Before adding defense layers, answer one question: does your agent have all three of the following properties simultaneously? Sensitive data access (PII, API keys, private context), exposure to untrusted input (user messages, RAG docs, tool results, external API responses), and the ability to change state (write tools, email sending, database writes, external calls). Meta's security team calls this the Rule of Two — an agent with all three is vulnerable to injection regardless of how carefully you write the system prompt.

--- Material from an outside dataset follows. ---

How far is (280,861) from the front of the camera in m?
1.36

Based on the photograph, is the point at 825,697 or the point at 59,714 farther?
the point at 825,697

Rule of Two: break the chain by restricting data access, sanitizing inputs, or removing state-changing tools
| Agent Profile | Properties Present | Required Defense Layers |
|---|---|---|
| Read-only assistant | Sensitive data, but no state changes and controlled inputs only | Layer 3 only (instruction hierarchy) |
| RAG assistant | Sensitive data + untrusted RAG docs, but no write tools | Layers 1, 3, 5 (regex + hierarchy + output validator) |
| Tool-using agent (read tools) | All three, but tools only read data | Layers 1, 2, 3, 4, 5 |
| Agentic system (write tools) | All three, with tools that send email, write files, call APIs | All 5 layers + human-in-the-loop for HIGH-risk tool calls |
Regex pattern matching and instruction hierarchy cost nothing and take 4 hours to implement. They catch the majority of commodity injection attacks. Add the LLM classifier (layer 2) only after you have production traffic and can measure its false positive rate.